Breckterfield also told ESPN Madison last month that Sagapolu, listed at 338 pounds during the spring, would receive some reps in nickel subpackages. Fans and players alike have seen Sagapolu’s athleticism displayed on and off the field—his backflips in Hawaii earlier this summer spread like wildfire across College Football Twitter—and his presence as a three-down lineman will be even more valuable this year considering Rand’s injury.

Flips on Flips @connorallen4

A post shared by Olive Sagapolu (@osagapolu) on

“He is a great player. He is a great defensive lineman,” Williams told B5Q about Sagapolu earlier in April. “I haven’t seen anything like him in person as far as his technique and exactly he knows where every block is going, so if I could get to that level, I’d be straight like that.

“He’s a great player. That’s why I’m always watching his feet, his hand placement, and what he is thinking on certain blocks because I think he’s that great of a player and I think I can learn a tremendous amount from him. I really do.”

Speaking of Williams, the true-freshman early enrollee looked the part during the spring. Sagapolu mentioned that his protege is “strong as an ox” while teaching him the techniques of being a college nose tackle. With the injuries on the line, progression from Williams would provide the defensive front depth and flexibility.

“I don’t think it’s going to be a big adjustment of him. He’s already an explosive kid. It’s really just honing in on the fundamentals and technique that’s expected of him,” Brecterfield told B5Q at the beginning of spring ball. “It ain’t about physically being ready about it, he’s ready physically. His mindset is where it needs to be—he’s a competitor—so for me, it’s just getting caught up with what’s expected of the nose and learning the technique and the fundamentals and working through that.”

Along with redshirt junior Gunnar Roberge, the nose tackle position will also now include redshirt freshman Kayden Lyles.
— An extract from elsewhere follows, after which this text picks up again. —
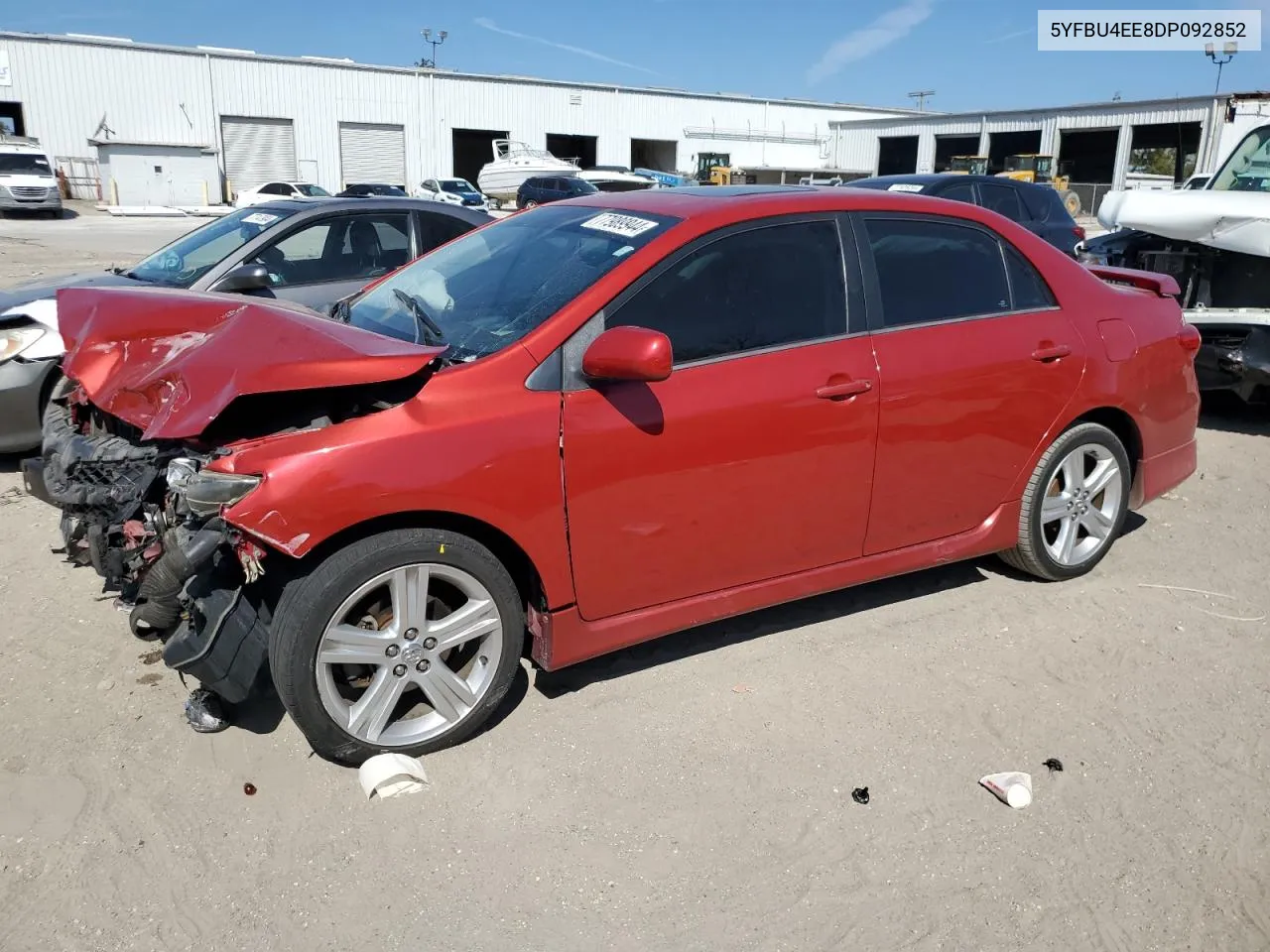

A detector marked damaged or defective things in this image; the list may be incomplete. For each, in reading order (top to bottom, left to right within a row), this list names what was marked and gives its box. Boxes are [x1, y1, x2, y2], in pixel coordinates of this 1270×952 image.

crumpled hood [0, 270, 145, 314]
crumpled hood [58, 287, 446, 444]
crumpled hood [1091, 190, 1270, 259]
damaged front end of car [20, 286, 449, 715]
His move was rumored throughout the summer (see our vague “outside the box” hint/comment in our Vopal “Player to Watch” post) and an article from UWBadgers.com’s Mike Lucas this week finally confirmed Lyles will switch over to defense. Also in that article, offensive lineman Michael Deiter praised Lyles’s work:

“When we were using him as a freshman for a defensive lineman, helping us get fits (in practice drills), he gave us the best look,” Deiter said of Lyles, who prepped his senior year in nearby Middleton.

”He’s smart enough to learn all the stuff (on the defensive line) by the start of camp. He’s good at bending and he’s athletic enough. He will definitely be able to help us out.”